• _Direction_:
Copy all of the entries below word for word, leaving out the pictures.
[start of Source records]
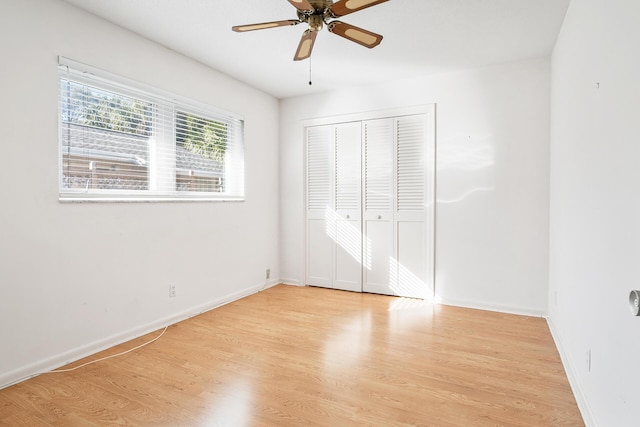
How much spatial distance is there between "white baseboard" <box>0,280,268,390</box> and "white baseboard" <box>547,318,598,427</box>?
10.0 feet

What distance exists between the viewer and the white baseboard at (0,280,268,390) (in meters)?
2.17

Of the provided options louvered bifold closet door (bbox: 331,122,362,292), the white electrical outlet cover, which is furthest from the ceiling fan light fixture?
louvered bifold closet door (bbox: 331,122,362,292)

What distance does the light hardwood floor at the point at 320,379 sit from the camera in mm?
1830

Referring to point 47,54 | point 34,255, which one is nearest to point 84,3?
point 47,54

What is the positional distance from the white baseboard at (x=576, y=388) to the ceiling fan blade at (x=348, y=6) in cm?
227

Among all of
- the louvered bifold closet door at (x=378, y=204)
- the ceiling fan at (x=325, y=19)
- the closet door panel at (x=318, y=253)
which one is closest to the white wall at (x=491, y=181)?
the louvered bifold closet door at (x=378, y=204)

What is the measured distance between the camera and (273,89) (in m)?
4.33

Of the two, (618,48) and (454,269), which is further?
(454,269)

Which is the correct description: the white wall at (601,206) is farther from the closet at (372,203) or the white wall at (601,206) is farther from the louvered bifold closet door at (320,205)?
the louvered bifold closet door at (320,205)

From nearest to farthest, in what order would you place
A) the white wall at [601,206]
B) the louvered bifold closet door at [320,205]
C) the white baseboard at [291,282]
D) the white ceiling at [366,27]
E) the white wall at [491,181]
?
the white wall at [601,206] → the white ceiling at [366,27] → the white wall at [491,181] → the louvered bifold closet door at [320,205] → the white baseboard at [291,282]

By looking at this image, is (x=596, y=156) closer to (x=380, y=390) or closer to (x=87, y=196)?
(x=380, y=390)

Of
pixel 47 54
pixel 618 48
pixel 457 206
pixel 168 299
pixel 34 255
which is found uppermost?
pixel 47 54

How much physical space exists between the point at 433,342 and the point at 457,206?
1.53 metres

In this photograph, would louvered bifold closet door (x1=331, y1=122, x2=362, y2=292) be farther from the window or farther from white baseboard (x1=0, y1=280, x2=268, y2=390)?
white baseboard (x1=0, y1=280, x2=268, y2=390)
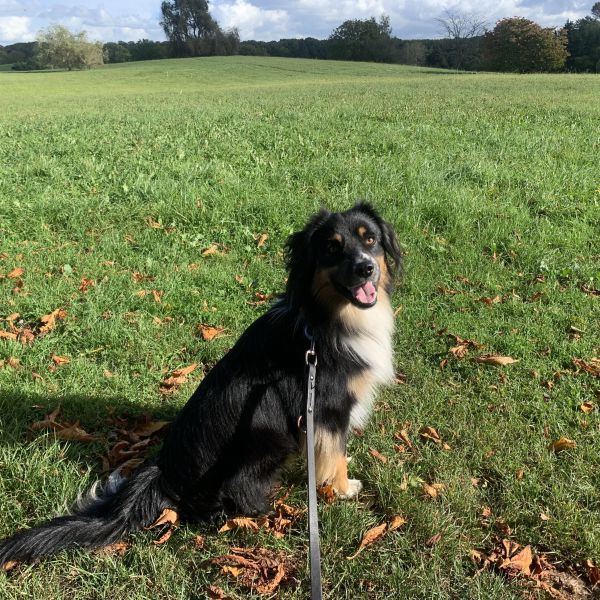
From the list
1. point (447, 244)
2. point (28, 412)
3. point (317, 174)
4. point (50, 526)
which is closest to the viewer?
point (50, 526)

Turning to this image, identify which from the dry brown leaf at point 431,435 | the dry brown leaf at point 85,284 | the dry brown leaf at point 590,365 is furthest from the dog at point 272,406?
the dry brown leaf at point 85,284

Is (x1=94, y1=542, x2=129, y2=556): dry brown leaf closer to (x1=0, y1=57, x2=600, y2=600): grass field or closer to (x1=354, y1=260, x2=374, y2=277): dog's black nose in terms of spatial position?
(x1=0, y1=57, x2=600, y2=600): grass field

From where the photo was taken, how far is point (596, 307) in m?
4.84

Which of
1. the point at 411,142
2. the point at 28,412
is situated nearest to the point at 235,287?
the point at 28,412

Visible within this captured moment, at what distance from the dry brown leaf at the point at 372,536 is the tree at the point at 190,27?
88.2 m

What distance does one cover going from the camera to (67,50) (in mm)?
65375

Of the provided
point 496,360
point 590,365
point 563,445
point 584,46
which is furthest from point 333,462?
point 584,46

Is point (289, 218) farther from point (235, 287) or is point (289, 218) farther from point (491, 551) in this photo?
point (491, 551)

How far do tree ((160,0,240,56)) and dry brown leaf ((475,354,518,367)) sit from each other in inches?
3415

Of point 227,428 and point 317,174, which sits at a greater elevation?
point 317,174

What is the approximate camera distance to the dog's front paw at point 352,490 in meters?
2.99

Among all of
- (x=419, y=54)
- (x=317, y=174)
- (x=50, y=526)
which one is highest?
(x=419, y=54)

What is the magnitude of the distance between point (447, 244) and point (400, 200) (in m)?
1.23

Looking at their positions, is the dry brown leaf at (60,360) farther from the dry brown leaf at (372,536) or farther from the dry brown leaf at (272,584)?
the dry brown leaf at (372,536)
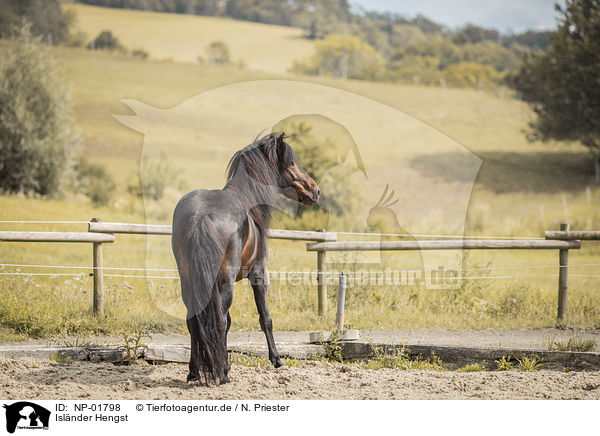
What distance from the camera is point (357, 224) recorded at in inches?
635

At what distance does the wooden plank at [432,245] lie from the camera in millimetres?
7938

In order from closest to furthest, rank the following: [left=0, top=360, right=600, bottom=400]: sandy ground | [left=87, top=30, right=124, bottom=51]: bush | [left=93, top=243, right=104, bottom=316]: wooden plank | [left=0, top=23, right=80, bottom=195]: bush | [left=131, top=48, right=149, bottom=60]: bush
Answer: [left=0, top=360, right=600, bottom=400]: sandy ground, [left=93, top=243, right=104, bottom=316]: wooden plank, [left=0, top=23, right=80, bottom=195]: bush, [left=131, top=48, right=149, bottom=60]: bush, [left=87, top=30, right=124, bottom=51]: bush

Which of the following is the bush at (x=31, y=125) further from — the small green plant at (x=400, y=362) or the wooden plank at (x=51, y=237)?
the small green plant at (x=400, y=362)

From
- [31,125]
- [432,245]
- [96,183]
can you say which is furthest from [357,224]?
[96,183]

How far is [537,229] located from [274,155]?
15.6 metres

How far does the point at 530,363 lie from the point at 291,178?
296 centimetres

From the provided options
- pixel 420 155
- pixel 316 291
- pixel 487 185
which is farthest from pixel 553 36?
pixel 316 291

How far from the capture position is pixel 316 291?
28.3 ft

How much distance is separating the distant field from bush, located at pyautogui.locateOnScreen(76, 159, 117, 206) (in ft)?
110

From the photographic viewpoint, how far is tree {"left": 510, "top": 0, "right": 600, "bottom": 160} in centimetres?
2750

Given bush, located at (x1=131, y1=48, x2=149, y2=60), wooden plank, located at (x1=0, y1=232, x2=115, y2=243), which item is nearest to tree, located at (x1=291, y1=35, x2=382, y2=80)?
bush, located at (x1=131, y1=48, x2=149, y2=60)

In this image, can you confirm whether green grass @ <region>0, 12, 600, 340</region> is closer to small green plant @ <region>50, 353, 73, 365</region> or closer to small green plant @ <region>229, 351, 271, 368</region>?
small green plant @ <region>50, 353, 73, 365</region>

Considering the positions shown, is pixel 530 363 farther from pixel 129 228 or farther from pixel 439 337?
pixel 129 228

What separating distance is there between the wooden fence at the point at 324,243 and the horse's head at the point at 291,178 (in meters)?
2.23
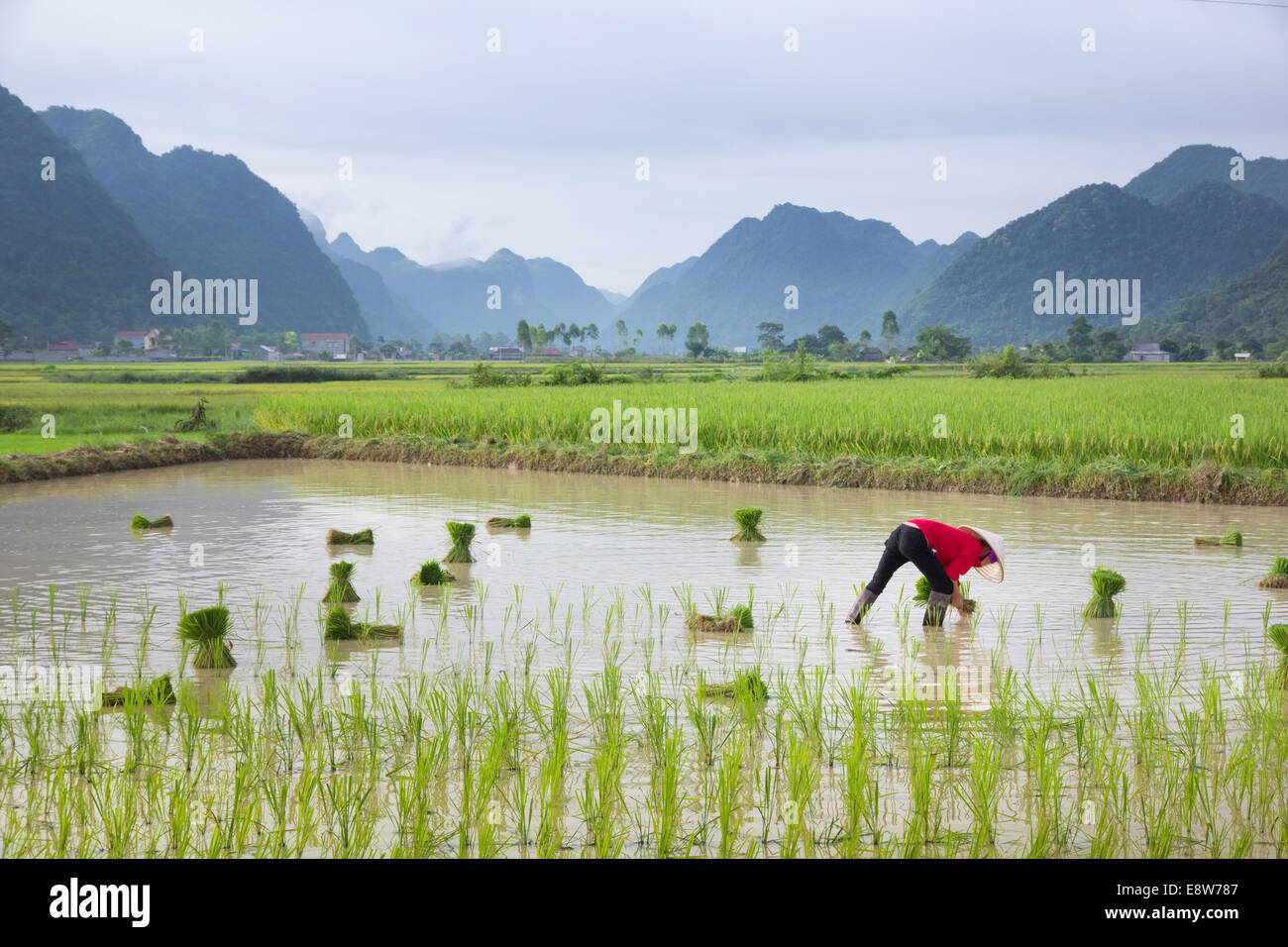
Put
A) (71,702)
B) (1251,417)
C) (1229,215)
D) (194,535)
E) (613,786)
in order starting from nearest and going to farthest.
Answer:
[end of Source records]
• _Complete answer_:
How much spatial distance is there between "white baseboard" <box>0,280,268,390</box> and "white baseboard" <box>547,318,598,427</box>?
10.0 feet

What distance exists between the viewer and the white baseboard at (0,280,268,390) (in meters)?
2.17

Of the provided options louvered bifold closet door (bbox: 331,122,362,292), the white electrical outlet cover, which is furthest from the ceiling fan light fixture?
louvered bifold closet door (bbox: 331,122,362,292)

What distance does the light hardwood floor at the point at 320,379 sit from the camera in mm?
1830

Referring to point 47,54 | point 34,255, which one is nearest to point 84,3?
point 47,54

What is the positional distance from the white baseboard at (x=576, y=388) to the ceiling fan blade at (x=348, y=6) in cm?
227

Among all of
- the louvered bifold closet door at (x=378, y=204)
- the ceiling fan at (x=325, y=19)
- the closet door panel at (x=318, y=253)
which one is closest to the white wall at (x=491, y=181)?
the louvered bifold closet door at (x=378, y=204)

What is the measured distance between the camera and (273,89) (in m)?
4.33

Of the two, (618,48) and (454,269), which is further?
(454,269)

Which is the correct description: the white wall at (601,206) is farther from the closet at (372,203) or the white wall at (601,206) is farther from the louvered bifold closet door at (320,205)?
the louvered bifold closet door at (320,205)

From nearest to farthest, in what order would you place
A) the white wall at [601,206]
B) the louvered bifold closet door at [320,205]
C) the white baseboard at [291,282]
D) the white ceiling at [366,27]
E) the white wall at [491,181]
?
the white wall at [601,206] → the white ceiling at [366,27] → the white wall at [491,181] → the louvered bifold closet door at [320,205] → the white baseboard at [291,282]

By looking at this image, is (x=596, y=156) closer to (x=380, y=390) or closer to (x=87, y=196)?
(x=380, y=390)

Of
pixel 47 54
pixel 618 48
pixel 457 206
pixel 168 299
pixel 34 255
which is found uppermost?
pixel 47 54

How much physical space exists between the point at 433,342 and the point at 457,206?
1.53 metres

In this photograph, would louvered bifold closet door (x1=331, y1=122, x2=362, y2=292) be farther from the window or farther from white baseboard (x1=0, y1=280, x2=268, y2=390)?
white baseboard (x1=0, y1=280, x2=268, y2=390)
From the list
1. point (447, 244)
2. point (28, 412)
3. point (317, 174)
4. point (50, 526)
which is closest to the viewer?
point (50, 526)

Turning to this image, identify which from the dry brown leaf at point 431,435 | the dry brown leaf at point 85,284 | the dry brown leaf at point 590,365 is furthest from the dog at point 272,406?
the dry brown leaf at point 85,284

Is (x1=94, y1=542, x2=129, y2=556): dry brown leaf closer to (x1=0, y1=57, x2=600, y2=600): grass field or closer to (x1=354, y1=260, x2=374, y2=277): dog's black nose in terms of spatial position?
(x1=0, y1=57, x2=600, y2=600): grass field

From where the photo was taken, how far is point (596, 307) in m?
4.84

Which of
1. the point at 411,142
2. the point at 28,412
is situated nearest to the point at 235,287?
the point at 28,412

Visible within this captured moment, at what distance from the dry brown leaf at the point at 372,536 is the tree at the point at 190,27?
88.2 m

What distance does one cover going from the camera to (67,50) (in mm)?
65375

Of the provided
point 496,360
point 590,365
point 563,445
point 584,46
which is furthest from point 333,462?
point 584,46

Is point (289, 218) farther from point (235, 287) or is point (289, 218) farther from point (491, 551) in this photo?
point (491, 551)

How far do tree ((160,0,240,56)) and dry brown leaf ((475,354,518,367)) sit from each other in inches?
3415

Of point 227,428 and point 317,174, which sits at a greater elevation?
point 317,174

What is the approximate camera distance to the dog's front paw at point 352,490 in meters?
2.99

Among all of
- (x=419, y=54)
- (x=317, y=174)
- (x=50, y=526)
which one is highest?
(x=419, y=54)

What is the magnitude of the distance between point (447, 244) and point (400, 200) (in m)?
1.23

Looking at their positions, is the dry brown leaf at (60,360) farther from the dry brown leaf at (372,536) or farther from the dry brown leaf at (272,584)?
the dry brown leaf at (372,536)
What distance from the camera is point (357, 224) recorded at in inches?
635

At what distance does the wooden plank at [432,245] lie from the camera in millimetres?
7938

In order from closest to furthest, rank the following: [left=0, top=360, right=600, bottom=400]: sandy ground | [left=87, top=30, right=124, bottom=51]: bush | [left=93, top=243, right=104, bottom=316]: wooden plank | [left=0, top=23, right=80, bottom=195]: bush | [left=131, top=48, right=149, bottom=60]: bush
Answer: [left=0, top=360, right=600, bottom=400]: sandy ground, [left=93, top=243, right=104, bottom=316]: wooden plank, [left=0, top=23, right=80, bottom=195]: bush, [left=131, top=48, right=149, bottom=60]: bush, [left=87, top=30, right=124, bottom=51]: bush

Which of the following is the bush at (x=31, y=125) further from — the small green plant at (x=400, y=362) or the wooden plank at (x=51, y=237)?
the small green plant at (x=400, y=362)

From
- [31,125]
- [432,245]
- [96,183]
can you say which is furthest from [357,224]?
[96,183]

How far is [537,229] located from [274,155]?
15.6 metres

How far does the point at 530,363 lie from the point at 291,178?
296 centimetres

From the provided options
- pixel 420 155
- pixel 316 291
- pixel 487 185
which is farthest from pixel 553 36?
pixel 316 291

How far from the capture position is pixel 316 291?
28.3 ft

How much distance is separating the distant field from bush, located at pyautogui.locateOnScreen(76, 159, 117, 206) (in ft)?
110

From the photographic viewpoint, how far is tree {"left": 510, "top": 0, "right": 600, "bottom": 160} in centimetres?
2750

Given bush, located at (x1=131, y1=48, x2=149, y2=60), wooden plank, located at (x1=0, y1=232, x2=115, y2=243), which item is nearest to tree, located at (x1=291, y1=35, x2=382, y2=80)?
bush, located at (x1=131, y1=48, x2=149, y2=60)

In this image, can you confirm whether green grass @ <region>0, 12, 600, 340</region> is closer to small green plant @ <region>50, 353, 73, 365</region> or closer to small green plant @ <region>229, 351, 271, 368</region>?
small green plant @ <region>50, 353, 73, 365</region>

Considering the positions shown, is pixel 530 363 farther from pixel 129 228 or farther from pixel 439 337?
pixel 129 228

What separating distance is there between the wooden fence at the point at 324,243 and the horse's head at the point at 291,178 (in meters)?
2.23
Put
A) (71,702)
B) (1251,417)
C) (1229,215)
D) (194,535)
E) (613,786)
in order starting from nearest and going to farthest.
Answer:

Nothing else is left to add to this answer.